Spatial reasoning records
[start]

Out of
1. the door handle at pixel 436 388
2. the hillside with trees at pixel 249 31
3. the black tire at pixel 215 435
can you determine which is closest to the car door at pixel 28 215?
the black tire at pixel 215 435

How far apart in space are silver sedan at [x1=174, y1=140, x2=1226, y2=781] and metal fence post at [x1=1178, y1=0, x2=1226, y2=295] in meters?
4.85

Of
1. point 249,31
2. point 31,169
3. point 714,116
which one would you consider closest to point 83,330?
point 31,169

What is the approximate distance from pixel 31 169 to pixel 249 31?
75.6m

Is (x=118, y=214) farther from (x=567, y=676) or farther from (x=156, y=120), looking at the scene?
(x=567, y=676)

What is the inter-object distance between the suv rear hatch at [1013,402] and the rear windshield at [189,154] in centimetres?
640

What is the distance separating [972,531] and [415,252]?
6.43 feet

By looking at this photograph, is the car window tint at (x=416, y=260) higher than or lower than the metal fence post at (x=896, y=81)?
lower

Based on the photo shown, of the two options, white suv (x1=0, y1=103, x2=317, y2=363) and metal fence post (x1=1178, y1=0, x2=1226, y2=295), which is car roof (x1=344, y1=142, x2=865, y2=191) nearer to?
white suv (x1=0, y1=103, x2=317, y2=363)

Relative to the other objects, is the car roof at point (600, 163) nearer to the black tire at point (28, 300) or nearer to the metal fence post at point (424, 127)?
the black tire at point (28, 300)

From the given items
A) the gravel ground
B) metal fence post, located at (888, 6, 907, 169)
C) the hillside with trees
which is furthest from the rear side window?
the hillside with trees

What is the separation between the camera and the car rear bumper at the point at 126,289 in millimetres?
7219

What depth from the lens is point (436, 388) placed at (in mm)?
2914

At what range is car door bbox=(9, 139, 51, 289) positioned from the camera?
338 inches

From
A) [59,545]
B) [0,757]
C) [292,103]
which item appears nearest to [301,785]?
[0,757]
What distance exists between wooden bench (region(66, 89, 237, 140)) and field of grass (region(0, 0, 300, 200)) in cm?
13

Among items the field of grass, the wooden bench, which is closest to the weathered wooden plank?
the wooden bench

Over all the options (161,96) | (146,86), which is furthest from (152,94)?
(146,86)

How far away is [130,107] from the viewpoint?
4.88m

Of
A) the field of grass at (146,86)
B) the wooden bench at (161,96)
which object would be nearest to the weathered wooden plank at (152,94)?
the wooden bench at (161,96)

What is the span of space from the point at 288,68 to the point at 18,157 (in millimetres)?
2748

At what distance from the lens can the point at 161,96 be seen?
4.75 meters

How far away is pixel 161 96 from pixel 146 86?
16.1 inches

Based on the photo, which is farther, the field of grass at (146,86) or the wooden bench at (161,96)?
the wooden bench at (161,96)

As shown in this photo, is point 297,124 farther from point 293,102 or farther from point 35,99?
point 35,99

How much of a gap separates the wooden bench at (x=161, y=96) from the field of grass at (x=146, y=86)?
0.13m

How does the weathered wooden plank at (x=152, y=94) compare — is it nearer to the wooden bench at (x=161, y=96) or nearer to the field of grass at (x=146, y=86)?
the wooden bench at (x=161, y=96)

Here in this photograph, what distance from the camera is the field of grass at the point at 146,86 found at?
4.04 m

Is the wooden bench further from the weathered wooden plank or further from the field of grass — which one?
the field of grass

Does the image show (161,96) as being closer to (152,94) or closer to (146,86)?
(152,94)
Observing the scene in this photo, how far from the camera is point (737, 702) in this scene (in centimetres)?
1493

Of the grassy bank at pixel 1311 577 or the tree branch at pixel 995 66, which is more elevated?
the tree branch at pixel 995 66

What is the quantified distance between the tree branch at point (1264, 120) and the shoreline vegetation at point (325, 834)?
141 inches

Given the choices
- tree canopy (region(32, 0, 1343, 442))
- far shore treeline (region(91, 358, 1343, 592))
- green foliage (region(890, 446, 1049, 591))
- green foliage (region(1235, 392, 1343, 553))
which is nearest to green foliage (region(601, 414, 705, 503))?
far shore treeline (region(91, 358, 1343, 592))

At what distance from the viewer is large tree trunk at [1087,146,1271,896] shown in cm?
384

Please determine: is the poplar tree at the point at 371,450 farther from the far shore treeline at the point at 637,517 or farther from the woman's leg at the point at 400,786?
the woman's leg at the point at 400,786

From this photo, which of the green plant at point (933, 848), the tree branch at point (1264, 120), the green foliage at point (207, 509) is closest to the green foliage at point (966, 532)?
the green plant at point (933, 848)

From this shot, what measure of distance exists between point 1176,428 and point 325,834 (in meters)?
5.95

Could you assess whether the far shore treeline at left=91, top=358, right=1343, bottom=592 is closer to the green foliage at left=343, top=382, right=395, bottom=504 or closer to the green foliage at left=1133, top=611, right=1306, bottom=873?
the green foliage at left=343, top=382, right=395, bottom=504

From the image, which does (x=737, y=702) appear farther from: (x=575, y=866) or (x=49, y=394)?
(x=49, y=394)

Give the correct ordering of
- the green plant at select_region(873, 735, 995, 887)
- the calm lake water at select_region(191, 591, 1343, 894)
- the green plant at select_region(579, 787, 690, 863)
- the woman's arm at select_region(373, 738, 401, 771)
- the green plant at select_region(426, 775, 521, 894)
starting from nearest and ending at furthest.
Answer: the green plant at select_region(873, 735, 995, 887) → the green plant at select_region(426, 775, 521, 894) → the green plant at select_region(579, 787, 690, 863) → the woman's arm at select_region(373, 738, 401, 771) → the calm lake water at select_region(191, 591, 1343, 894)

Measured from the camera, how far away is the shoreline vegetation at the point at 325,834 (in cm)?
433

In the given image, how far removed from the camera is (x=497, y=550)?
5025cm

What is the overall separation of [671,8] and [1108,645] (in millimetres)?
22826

[end]

- **STATED EXERCISE**: Rewrite every line from the line containing "Measured from the" through the end of the records, shifting each distance value in the answers up by 150 and leaving all other text unchanged.

- **SOLUTION TO THE EXERCISE**:
Measured from the camera, how far away is the shoreline vegetation at the point at 325,834 (in cm)?
583

In the given image, how far removed from the camera is (x=497, y=550)?
5175cm

What is the overall separation of [671,8] and [1108,645] (in millimetres)?
22976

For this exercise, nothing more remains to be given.